:: Task statement ::
In the forum thread below about outdoor gear brands, shorten the paragraph that begins "What is the current story on Sierra Designs?" and keep its main facts.

:: Document text ::
········
The NF is ok, but I have a hard time finding gear from them that fits correctly, everything is always too short.

I have never had a problem with EMS, and their exchange policy is great, plus you can get some really good deals when they have a sale.


----------



## BoB (May 1, 2007)

*Ragged Mountain Fleeceware*

Awesome stuff, made right here in New England, and dirt cheap at the Memorial Day tent sales


----------



## Bergamo (May 1, 2007)

I noticed the "fitting problem" with North Face. I think they try to merchandise to the general public, sometimes, and forget the needs of hikers, climbers, etc.. 

What is the current story on Sierra Designs? They were cutting edge at the time the original owners were running the place. They came out with the Original 60/40 (at least that is what they said) and some very good tents. I wonder what happened to them. Did they lose their creative edge? When I was at Moor and Mountain, Burt was showing me some great looking items in the current market. None were Sierra Designs.

Thanks for the replies. I guess I look back on the "good ole days" too much.


----------



## cbcbd (May 1, 2007)

Sierra Designs is still making good stuff. I just recently bought a sleeping bag from them (Flash, 0 degree, 800-fill down). I've yet to try it out since I got it yesterday.

Their tents are also good stuff - I have a Lightyear CD and Clipflashlight - both good and innovative (at the time) designs.  The Lighting is one of the lighter weight options for double wall freestanding, 2-person tents out there. 

I haven't tried their clothes, so I can't speak for that.


----------



## bigbog (May 15, 2007)

*mfg.....*

*TNF:*  same experience as most....
Denali Vest....excellent Fall/Winter/Spring pullover...
I have a lightweight shell that has been nothing short of terrific, even waterproof(and that's what it _wasn't_ labeled as :???: ;-)).  
Last Fall I picked up their Varius Guide skipants...love em!
....However I had picked up one of their 100power fleece pullovers a few years ago...and it has given me the insulation of a cotton t-shirt.
*Spyder:* Great fleece
*Mtn HW:* Good skiing vest, not too thick..
*Marmot:*  Great heavy-duty, super breatheable hardshell jacket and their _Ultimate_ Gloves(2 yrs ago) have been excellent.....have not worn the new Ultimates (feel a little different!??)
*Outdoor Research:* Nice gaitors & skull cap.
*NRS:* Plunge Drytop, 2mm Creek Gloves, and RockPants....all terrific stuff.
*Smartwool:* ski/allaround-warmth socks have been nice.


----------



## czimborbryan (May 16, 2007)

Patagonia makes awesome boxers.  They're like air conditioning on a hot day.


----------



## bruno (May 16, 2007)

BoB said:


> Awesome stuff, made right here in New England, and dirt cheap at the Memorial Day tent sales



+1!! and limmer boots. buy american!!8):flag::-D


----------
········
:: Provided material ::
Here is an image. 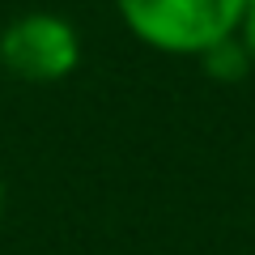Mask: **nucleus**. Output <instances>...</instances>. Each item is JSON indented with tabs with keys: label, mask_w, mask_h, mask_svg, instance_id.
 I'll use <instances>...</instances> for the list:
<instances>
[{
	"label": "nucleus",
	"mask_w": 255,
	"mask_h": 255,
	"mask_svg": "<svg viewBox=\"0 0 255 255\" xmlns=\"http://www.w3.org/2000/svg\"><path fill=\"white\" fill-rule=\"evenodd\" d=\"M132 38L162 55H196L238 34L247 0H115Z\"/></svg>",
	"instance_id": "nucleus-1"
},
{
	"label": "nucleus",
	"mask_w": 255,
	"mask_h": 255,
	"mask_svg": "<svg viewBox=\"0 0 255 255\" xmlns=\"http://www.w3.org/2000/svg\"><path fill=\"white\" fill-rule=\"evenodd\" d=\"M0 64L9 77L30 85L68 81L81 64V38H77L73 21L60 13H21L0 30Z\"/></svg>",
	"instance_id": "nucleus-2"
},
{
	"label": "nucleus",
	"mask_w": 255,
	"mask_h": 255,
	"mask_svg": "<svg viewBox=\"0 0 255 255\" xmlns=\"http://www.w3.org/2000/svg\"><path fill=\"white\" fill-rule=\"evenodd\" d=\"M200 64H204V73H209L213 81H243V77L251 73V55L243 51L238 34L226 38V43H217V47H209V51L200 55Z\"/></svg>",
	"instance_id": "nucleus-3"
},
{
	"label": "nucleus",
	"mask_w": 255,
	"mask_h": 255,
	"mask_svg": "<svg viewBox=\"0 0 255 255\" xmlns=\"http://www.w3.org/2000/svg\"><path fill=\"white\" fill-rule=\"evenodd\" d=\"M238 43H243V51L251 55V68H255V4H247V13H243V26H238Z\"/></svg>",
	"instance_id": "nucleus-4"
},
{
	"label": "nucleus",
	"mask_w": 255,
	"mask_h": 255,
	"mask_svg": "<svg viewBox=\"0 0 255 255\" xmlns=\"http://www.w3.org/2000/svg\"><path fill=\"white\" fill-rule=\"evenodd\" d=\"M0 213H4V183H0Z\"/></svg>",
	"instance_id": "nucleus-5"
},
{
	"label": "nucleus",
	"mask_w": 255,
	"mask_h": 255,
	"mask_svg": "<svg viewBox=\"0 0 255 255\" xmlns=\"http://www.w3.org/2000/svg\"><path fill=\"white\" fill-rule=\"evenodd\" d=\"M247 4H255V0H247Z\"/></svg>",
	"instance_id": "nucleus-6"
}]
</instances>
········
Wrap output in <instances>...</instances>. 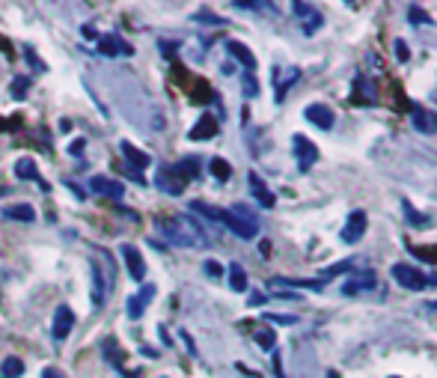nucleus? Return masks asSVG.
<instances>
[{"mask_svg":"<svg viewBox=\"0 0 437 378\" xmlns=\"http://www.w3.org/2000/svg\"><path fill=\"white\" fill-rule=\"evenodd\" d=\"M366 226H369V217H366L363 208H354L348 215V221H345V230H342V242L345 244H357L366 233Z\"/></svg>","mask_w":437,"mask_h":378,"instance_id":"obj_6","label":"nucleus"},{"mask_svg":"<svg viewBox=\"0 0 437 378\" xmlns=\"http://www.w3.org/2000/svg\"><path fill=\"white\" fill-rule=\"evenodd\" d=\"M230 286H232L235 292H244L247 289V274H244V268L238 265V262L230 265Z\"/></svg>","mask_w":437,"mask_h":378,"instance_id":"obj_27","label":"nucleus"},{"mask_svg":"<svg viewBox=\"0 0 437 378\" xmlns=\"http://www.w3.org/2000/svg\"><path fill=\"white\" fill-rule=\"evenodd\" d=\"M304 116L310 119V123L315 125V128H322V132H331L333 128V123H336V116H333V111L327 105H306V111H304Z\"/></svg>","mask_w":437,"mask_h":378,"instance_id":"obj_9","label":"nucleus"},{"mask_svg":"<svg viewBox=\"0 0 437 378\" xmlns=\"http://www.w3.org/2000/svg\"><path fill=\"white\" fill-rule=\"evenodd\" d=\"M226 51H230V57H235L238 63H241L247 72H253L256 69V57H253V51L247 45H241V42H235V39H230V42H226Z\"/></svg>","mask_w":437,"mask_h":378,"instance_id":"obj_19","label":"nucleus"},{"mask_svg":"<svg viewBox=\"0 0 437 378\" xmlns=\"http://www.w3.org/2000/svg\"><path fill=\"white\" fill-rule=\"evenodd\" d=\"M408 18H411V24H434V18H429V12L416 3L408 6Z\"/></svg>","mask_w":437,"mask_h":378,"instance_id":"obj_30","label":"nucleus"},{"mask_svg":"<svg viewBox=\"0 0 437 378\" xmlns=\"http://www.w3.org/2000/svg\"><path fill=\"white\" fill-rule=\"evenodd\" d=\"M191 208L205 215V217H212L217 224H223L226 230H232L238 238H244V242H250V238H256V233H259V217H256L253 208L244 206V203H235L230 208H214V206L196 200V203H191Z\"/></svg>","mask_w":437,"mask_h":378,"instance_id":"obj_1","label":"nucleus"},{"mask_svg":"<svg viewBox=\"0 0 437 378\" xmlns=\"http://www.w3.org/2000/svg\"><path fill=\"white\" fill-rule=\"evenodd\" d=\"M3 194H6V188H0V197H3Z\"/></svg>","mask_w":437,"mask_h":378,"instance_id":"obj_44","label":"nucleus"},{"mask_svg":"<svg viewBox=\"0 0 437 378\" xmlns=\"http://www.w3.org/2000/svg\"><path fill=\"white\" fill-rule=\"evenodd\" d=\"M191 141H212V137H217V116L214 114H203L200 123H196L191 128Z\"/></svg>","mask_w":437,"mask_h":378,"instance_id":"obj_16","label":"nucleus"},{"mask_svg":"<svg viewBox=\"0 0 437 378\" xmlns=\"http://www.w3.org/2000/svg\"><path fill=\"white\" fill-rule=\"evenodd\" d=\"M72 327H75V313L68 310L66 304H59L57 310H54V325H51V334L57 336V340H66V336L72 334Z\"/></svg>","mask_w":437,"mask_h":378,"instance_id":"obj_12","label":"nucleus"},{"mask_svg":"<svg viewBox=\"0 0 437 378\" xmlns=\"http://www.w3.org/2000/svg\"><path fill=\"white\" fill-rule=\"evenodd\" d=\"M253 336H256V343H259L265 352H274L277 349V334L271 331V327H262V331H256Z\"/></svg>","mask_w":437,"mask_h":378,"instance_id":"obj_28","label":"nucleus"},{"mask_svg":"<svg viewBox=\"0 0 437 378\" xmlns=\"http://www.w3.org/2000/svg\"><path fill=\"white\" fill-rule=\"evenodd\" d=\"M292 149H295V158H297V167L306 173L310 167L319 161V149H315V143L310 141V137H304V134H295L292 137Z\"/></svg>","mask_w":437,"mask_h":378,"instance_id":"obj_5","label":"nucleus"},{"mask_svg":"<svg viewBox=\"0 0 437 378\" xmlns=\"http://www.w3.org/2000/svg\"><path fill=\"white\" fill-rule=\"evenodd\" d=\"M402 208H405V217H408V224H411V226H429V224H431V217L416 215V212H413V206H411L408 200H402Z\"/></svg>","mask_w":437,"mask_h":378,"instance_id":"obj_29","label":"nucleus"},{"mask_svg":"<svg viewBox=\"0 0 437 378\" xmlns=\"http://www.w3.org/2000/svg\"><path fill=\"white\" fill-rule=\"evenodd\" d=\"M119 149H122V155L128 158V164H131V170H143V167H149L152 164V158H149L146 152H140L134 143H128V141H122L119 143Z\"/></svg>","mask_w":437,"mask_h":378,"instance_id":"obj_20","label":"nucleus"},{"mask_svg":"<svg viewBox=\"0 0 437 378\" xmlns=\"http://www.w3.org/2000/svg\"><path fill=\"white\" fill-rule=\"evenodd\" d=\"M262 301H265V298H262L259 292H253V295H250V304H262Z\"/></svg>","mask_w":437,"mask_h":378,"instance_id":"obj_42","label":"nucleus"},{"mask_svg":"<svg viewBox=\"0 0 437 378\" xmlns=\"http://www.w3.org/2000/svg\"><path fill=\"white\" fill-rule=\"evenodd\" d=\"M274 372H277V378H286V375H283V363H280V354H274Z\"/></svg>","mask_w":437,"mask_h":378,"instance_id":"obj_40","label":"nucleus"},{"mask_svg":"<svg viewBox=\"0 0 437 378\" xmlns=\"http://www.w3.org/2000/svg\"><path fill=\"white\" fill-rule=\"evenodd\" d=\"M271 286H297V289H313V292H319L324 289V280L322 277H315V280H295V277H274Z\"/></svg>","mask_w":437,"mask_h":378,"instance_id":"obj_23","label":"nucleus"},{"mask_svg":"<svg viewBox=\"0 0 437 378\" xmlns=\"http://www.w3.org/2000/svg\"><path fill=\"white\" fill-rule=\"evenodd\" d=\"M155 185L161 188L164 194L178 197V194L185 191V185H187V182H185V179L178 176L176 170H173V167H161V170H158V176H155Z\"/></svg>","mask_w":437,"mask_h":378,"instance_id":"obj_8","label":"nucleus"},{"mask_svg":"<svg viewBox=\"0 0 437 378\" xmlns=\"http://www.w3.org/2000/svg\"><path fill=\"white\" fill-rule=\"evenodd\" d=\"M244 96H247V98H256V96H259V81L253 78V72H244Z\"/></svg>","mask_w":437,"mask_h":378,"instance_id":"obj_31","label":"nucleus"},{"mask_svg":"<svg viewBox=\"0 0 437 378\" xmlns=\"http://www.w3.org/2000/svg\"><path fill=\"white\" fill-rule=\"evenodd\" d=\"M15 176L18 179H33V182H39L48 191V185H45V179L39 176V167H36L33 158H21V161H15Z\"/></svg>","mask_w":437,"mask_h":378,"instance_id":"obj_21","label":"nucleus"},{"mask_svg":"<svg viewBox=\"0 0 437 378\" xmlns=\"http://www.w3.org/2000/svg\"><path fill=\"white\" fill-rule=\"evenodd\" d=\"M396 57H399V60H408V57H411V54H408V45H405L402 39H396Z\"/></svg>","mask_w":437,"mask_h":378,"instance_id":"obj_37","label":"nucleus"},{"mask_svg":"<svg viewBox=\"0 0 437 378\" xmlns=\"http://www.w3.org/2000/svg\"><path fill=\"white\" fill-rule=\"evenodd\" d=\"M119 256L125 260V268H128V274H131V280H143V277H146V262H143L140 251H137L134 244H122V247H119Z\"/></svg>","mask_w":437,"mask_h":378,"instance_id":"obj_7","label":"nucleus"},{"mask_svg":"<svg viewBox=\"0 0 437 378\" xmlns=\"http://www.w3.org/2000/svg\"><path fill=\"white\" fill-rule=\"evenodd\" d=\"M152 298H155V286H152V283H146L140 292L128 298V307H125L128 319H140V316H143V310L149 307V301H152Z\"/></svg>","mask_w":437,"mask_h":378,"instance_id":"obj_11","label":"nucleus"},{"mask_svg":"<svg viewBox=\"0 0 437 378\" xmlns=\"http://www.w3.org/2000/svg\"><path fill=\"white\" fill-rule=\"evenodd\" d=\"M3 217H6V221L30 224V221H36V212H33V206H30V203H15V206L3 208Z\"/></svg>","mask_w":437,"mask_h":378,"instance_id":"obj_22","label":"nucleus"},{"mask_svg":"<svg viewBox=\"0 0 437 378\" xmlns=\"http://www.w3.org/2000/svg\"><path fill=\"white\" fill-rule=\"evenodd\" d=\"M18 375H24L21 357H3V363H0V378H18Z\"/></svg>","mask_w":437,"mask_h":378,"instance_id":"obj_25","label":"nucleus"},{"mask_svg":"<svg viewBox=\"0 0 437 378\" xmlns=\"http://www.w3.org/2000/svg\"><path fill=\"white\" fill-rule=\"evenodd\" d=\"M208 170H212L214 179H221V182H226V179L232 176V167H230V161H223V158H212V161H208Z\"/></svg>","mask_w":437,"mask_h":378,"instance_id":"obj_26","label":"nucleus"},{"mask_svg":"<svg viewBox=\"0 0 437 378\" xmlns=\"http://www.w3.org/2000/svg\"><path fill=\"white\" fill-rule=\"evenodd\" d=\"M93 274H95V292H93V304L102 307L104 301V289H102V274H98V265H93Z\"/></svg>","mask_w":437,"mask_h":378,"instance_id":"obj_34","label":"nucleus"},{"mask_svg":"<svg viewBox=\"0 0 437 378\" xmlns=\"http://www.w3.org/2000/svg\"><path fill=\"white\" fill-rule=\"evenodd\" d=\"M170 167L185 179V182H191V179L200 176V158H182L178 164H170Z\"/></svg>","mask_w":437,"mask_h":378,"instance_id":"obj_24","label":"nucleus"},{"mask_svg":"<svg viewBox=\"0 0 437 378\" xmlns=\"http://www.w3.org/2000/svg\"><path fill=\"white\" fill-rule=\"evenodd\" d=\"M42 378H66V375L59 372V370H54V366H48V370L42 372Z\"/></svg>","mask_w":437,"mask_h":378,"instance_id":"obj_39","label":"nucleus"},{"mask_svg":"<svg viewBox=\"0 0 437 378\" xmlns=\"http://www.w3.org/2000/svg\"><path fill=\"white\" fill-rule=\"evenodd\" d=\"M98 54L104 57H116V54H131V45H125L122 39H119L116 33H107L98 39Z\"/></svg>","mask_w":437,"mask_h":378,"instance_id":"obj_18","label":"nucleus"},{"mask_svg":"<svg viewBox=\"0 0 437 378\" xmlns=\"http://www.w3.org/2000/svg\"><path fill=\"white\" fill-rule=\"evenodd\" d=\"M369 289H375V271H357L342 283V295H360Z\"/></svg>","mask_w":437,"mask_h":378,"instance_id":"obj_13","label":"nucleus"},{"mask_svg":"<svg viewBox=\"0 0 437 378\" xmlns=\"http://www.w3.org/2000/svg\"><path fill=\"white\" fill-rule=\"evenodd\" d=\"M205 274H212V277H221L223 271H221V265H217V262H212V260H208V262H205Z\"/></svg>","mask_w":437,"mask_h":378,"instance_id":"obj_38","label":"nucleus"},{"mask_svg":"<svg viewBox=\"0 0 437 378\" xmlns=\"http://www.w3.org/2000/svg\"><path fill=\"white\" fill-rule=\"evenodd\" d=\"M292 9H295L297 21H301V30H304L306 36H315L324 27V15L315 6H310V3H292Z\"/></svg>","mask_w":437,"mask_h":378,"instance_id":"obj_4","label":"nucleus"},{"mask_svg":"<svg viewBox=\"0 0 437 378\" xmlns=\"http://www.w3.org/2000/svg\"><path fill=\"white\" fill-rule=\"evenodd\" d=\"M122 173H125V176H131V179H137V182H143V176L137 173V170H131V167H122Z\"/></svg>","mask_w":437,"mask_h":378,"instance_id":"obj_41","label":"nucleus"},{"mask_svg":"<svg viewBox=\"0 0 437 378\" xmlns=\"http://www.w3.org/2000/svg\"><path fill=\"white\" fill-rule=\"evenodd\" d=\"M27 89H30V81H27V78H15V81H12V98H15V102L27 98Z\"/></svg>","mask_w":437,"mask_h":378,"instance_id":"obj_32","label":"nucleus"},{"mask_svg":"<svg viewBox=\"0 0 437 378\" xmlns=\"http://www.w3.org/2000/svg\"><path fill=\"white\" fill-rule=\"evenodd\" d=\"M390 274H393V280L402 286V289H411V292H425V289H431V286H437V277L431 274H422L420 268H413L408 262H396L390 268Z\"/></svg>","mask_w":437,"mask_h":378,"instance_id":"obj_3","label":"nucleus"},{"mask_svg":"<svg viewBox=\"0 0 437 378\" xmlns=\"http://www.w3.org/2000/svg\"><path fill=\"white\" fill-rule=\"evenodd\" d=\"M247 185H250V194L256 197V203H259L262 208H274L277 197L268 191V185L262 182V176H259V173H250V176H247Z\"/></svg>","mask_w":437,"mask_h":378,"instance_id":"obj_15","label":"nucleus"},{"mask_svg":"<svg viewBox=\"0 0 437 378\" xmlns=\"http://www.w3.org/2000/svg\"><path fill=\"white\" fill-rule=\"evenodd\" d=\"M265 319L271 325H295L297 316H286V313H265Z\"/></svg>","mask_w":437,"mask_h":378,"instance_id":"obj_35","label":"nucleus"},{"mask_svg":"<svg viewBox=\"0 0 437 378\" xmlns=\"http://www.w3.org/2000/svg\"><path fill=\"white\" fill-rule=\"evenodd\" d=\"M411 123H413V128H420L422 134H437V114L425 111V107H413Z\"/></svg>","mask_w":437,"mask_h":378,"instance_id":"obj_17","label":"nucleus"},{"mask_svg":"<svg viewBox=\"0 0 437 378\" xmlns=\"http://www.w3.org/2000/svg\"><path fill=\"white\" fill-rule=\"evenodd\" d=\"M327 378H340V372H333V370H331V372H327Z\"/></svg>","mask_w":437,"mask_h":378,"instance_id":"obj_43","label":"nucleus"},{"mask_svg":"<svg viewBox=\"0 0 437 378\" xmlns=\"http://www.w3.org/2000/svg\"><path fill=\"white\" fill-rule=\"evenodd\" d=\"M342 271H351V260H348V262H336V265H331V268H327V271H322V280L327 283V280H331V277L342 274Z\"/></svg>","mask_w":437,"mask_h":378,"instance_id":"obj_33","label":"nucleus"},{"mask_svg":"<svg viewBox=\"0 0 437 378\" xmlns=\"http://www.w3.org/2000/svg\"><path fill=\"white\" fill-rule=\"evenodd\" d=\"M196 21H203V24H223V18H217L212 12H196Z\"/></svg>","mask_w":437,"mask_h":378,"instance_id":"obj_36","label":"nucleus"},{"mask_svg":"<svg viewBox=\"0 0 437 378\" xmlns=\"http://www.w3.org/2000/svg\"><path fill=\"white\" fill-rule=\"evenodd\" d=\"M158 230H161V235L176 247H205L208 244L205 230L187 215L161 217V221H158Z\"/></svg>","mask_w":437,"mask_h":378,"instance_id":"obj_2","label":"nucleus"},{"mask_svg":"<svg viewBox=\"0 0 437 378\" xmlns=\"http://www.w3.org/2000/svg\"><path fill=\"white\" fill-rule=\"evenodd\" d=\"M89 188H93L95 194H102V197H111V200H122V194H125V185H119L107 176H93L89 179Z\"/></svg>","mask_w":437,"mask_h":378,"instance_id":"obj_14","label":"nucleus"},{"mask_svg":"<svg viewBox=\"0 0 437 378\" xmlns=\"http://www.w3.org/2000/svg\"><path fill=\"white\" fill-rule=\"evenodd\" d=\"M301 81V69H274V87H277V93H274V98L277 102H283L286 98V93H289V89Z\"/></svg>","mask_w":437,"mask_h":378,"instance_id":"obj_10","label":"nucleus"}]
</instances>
········
:: Completed task ::
The writer asks what became of Sierra Designs, which was cutting edge under its original owners. The company says it introduced the Original 60/40 and made some very good tents. The writer wonders whether it lost its creative edge, noting that none of the great-looking current items Burt showed at Moor and Mountain were from Sierra Designs.